Space Hulk is clearly born of a deep and abiding love for the original game, but beyond that nostalgia, it's unclear what Full Control brings to the franchise
Space Hulk is clearly born of a deep and abiding love for the original game, but beyond that nostalgia, it's unclear what Full Control brings to the franchise. The game doesn't even offer a new campaign, instead basing its missions on the Sin of Damnation content from the board game. Space Hulk worked in 1989 because it was fresh and unexpected, and that in turn made it thrilling. This version is familiar and nostalgic, relying on rekindled emotion rather than generating any experiences of its own. You might as well dust off the board game.

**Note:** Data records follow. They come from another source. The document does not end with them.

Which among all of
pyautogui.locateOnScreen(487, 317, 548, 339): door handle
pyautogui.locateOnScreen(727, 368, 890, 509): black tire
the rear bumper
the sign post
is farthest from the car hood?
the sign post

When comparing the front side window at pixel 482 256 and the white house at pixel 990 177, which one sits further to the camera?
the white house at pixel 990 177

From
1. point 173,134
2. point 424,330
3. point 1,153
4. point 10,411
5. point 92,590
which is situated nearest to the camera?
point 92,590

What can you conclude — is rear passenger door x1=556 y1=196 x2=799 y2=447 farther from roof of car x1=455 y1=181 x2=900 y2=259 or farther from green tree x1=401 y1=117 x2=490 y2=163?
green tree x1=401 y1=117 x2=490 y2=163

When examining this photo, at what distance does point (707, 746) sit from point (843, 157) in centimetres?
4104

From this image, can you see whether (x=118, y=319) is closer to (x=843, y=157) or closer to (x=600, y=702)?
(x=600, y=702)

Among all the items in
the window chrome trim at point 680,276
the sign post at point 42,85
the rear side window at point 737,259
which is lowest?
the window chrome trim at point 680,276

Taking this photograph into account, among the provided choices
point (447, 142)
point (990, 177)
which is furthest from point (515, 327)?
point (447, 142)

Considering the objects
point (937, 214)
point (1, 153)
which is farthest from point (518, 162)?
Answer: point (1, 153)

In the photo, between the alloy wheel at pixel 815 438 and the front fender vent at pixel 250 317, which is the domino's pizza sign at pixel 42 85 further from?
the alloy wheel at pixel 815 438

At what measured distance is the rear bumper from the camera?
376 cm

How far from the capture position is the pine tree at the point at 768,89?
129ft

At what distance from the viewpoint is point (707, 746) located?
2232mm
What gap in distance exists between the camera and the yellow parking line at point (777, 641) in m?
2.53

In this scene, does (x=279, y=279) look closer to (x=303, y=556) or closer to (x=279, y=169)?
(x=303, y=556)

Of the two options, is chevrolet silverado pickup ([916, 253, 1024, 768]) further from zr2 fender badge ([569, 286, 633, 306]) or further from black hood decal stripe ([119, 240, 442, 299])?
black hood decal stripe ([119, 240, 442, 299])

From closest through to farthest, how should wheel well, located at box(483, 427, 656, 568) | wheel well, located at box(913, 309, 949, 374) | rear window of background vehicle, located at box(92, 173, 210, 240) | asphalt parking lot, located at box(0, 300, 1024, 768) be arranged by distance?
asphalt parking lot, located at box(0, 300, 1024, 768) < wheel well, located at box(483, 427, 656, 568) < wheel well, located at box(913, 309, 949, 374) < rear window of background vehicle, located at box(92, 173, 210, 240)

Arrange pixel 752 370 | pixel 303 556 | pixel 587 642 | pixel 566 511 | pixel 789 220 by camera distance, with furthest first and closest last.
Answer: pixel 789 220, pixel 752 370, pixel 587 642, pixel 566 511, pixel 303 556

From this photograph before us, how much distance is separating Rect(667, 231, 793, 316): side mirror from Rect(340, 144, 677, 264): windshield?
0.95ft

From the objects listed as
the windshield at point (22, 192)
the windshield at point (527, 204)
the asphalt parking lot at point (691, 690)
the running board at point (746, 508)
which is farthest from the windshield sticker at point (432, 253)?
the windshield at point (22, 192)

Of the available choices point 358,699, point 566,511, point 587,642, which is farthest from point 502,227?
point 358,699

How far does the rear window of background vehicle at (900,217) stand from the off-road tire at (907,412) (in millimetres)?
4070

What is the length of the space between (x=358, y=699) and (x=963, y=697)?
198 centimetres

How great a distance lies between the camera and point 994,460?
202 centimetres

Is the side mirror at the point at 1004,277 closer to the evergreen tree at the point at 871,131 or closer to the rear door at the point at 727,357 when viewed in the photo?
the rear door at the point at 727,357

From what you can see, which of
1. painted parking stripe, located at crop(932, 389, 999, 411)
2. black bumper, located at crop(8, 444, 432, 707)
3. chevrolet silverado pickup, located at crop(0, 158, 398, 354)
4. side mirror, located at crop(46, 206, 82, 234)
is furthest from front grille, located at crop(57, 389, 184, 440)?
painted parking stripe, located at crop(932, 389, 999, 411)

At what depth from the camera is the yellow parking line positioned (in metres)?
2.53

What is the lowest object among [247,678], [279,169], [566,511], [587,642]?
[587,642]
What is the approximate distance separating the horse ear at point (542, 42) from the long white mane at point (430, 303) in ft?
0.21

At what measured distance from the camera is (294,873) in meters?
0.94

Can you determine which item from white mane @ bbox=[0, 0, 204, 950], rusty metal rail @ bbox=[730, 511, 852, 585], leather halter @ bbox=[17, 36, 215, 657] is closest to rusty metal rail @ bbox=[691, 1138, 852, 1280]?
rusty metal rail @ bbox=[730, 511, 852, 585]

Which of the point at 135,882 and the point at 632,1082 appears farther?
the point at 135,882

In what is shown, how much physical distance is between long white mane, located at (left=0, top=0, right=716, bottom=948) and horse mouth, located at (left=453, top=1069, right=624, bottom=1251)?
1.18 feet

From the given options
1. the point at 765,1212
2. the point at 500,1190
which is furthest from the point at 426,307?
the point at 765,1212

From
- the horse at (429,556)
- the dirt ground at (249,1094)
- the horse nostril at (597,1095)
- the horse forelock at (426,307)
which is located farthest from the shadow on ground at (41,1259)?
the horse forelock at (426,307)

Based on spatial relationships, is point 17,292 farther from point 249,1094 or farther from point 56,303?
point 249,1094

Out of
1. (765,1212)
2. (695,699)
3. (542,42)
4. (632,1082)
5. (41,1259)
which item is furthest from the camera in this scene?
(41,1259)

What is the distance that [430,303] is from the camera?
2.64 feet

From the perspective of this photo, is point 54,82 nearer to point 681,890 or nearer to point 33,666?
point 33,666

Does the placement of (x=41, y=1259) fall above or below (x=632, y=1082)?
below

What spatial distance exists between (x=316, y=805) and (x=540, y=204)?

Yes, that board game is great, but it's not hard to see areas where its design could have been enhanced by the move to keyboard and screen. There's no continuity between missions, for example, so characters killed in one will return for the next with no ill effect. There's no way to change your characters - tweaking their equipment, adding new skills - so there's no sense of progression or reward. The game is so delicately balanced in its original form that it's easy to understand why purists would balk at any changes, but without some sense of evolution - or anything to justify the move from board to screen - there's no real reason for this game to exist on computer other than the fact that, for 17 years, it didn't.
The board game has been out of print since 2009, with copies selling for over £100, so this well-intentioned but scruffy recreation is the most affordable option for fans looking to relive the experience. That quirk of the market doesn't excuse the fact that Space Hulk could have - and should have - been better than this.